You might not realize it from my blog, but my undergraduate work was not in economics, public policy or statistics. I did my undergraduate work in American History. I primarily studied the history of race and slavery in America. I did my undergraduate thesis on Coalition Politics and Civil Rights in Atlanta, Georgia.
Consequently, my early support for Barack Obama for President (which began precisely one minute after he walked off the convention stage in 2004) was derived from my deep seated belief that an African-American President could both unite the narrative of America with the narrative of Black America and provide incentives to African-Americans to embrace the American system as efficacious. Thus, the election of a Black president could at once affect white America's attitude toward the socioeconomic disadvantage of blacks and black America's attitude that they had no role to play in the American dream.
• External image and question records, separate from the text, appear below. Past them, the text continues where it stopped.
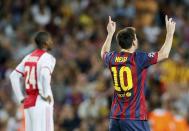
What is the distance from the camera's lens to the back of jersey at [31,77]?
13.1 m

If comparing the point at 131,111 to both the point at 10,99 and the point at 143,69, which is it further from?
the point at 10,99

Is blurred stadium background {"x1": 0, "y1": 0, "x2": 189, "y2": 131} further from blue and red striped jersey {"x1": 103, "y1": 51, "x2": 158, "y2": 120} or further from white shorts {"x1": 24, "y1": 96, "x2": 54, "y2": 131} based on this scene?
blue and red striped jersey {"x1": 103, "y1": 51, "x2": 158, "y2": 120}

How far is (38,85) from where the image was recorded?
13.1 metres

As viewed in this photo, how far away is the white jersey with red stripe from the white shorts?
0.27 ft

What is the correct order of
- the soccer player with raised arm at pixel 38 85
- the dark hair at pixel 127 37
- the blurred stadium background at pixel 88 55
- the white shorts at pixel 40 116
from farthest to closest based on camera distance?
1. the blurred stadium background at pixel 88 55
2. the white shorts at pixel 40 116
3. the soccer player with raised arm at pixel 38 85
4. the dark hair at pixel 127 37

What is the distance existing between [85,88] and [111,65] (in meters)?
7.47

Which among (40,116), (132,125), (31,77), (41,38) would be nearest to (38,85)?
(31,77)

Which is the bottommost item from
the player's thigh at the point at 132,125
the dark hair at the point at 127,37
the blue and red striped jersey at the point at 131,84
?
the player's thigh at the point at 132,125

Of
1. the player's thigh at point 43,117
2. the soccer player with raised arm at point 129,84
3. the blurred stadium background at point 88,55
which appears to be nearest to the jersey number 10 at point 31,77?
the player's thigh at point 43,117

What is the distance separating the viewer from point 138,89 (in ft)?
38.3

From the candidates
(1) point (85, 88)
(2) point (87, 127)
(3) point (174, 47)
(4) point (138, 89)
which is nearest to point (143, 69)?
(4) point (138, 89)

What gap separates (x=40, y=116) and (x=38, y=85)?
0.48 m

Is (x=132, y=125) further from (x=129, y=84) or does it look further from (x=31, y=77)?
(x=31, y=77)

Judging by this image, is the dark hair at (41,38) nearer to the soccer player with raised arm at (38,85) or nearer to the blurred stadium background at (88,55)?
the soccer player with raised arm at (38,85)
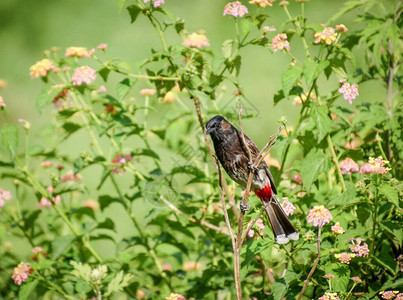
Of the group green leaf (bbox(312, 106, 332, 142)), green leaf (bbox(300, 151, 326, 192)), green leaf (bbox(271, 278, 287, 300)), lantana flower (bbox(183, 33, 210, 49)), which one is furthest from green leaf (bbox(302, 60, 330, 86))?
green leaf (bbox(271, 278, 287, 300))

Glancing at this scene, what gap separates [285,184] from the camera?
9.46 feet

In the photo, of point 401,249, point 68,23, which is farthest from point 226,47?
point 68,23

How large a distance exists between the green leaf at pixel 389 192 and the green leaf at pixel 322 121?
0.38m

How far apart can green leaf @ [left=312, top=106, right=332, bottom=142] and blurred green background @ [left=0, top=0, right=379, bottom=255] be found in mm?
2843

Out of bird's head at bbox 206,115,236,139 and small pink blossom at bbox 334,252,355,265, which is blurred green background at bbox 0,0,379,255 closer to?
bird's head at bbox 206,115,236,139

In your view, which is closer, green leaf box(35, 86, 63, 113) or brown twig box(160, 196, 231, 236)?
brown twig box(160, 196, 231, 236)

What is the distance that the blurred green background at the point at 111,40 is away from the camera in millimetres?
6004

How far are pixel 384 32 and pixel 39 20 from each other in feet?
20.2

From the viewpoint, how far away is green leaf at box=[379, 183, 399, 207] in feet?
6.92

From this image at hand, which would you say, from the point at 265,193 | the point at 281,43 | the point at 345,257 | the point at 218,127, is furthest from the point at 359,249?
the point at 281,43

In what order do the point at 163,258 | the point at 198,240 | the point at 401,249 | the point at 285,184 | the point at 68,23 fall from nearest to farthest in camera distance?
the point at 401,249, the point at 285,184, the point at 198,240, the point at 163,258, the point at 68,23

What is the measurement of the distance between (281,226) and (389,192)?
472 mm

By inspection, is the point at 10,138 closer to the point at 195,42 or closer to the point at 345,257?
the point at 195,42

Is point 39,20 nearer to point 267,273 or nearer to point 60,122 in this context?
point 60,122
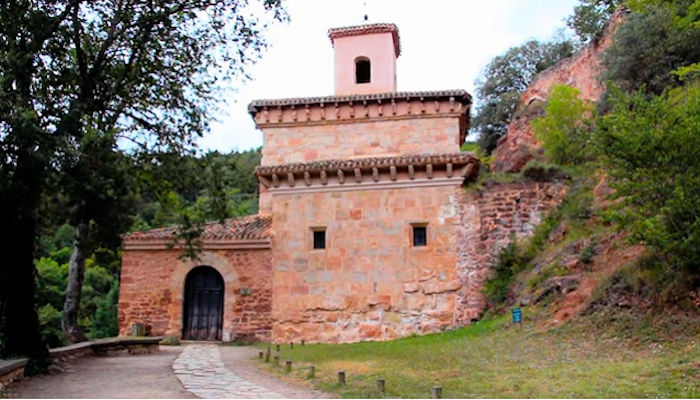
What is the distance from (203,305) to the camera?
17672 mm

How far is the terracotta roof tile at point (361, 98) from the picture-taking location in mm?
18047

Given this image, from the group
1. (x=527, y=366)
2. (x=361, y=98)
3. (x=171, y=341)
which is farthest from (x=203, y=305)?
(x=527, y=366)

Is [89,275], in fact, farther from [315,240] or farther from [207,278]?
[315,240]

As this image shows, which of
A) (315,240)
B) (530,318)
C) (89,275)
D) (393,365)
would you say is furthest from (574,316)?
(89,275)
In other words, that the election of a black President would mean that the bootstrapping American dream was finally approaching reality.
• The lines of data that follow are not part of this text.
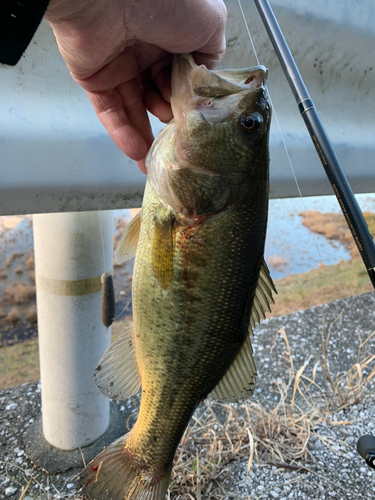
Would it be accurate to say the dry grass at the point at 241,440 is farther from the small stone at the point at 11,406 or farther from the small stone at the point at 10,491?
the small stone at the point at 11,406

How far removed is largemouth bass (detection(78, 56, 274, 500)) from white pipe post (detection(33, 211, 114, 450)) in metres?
0.81

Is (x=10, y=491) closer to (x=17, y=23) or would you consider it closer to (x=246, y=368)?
(x=246, y=368)

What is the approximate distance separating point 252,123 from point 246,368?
2.07ft

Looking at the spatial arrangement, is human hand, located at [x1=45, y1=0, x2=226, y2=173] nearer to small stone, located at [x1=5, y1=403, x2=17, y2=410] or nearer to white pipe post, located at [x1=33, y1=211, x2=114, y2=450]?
white pipe post, located at [x1=33, y1=211, x2=114, y2=450]

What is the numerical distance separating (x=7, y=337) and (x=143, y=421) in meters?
2.34

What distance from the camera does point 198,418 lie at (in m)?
2.23

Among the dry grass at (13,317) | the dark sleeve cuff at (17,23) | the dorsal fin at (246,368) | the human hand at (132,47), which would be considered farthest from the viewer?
the dry grass at (13,317)

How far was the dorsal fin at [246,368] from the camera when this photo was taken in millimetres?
930

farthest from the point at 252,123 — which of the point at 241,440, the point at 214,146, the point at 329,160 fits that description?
the point at 241,440

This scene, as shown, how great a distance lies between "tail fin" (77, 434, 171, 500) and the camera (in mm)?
902

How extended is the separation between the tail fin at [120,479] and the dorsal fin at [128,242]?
0.52 metres

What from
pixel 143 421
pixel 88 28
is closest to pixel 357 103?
pixel 88 28

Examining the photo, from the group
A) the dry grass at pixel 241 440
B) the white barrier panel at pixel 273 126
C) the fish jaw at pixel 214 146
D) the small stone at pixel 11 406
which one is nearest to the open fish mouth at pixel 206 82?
the fish jaw at pixel 214 146

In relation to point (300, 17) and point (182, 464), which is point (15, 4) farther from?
point (182, 464)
The libertarian argument to this would be that it should not take the election of a black President for blacks to finally embrace the American dream. This argument can be dismissed with a simple rhetorical question. Put yourself in the shoes of an inner-city impoverished black student in a southern city (where a majority of black Americans live). What possible reason do they have to believe that they can achieve according to their ability and work ethic. They are surrounded by parents whose parents lived in the same housing projects and went to the same shit schools. The only African-American elected officials were elected from majority black districts. What evidence is there to believe that the opposite is possible?
Wouldn't it be a beautiful thing if the narratives of black America and white America finally converged. Wouldn't it be wonderful if we finally became the nation that won the Cold War and World War II and oppressed an entire race of people in the forms of slavery and segregation. We are the nation of John Coltrane and Johnny Cash. We are the nation of Martin Luther King Jr. and Ronald Reagan; of Jay-Z and Garth Brooks; of Michael Jordan and Johnny Unitas; of inner-city slums and white picket fences; of The Wire and 24. This is the true definition of America.
We have always been capable of awesome accomplishments and nasty ugliness. We are the nation that won the Civil War, put a man on the moon, stormed the beach at Normandy, and outlasted the soviets. Now, we are the nation that elected Barack Obama. Hopefully he will live up to his promise, but his election is cause to reflect on our story.
We live in a great country - be proud of it.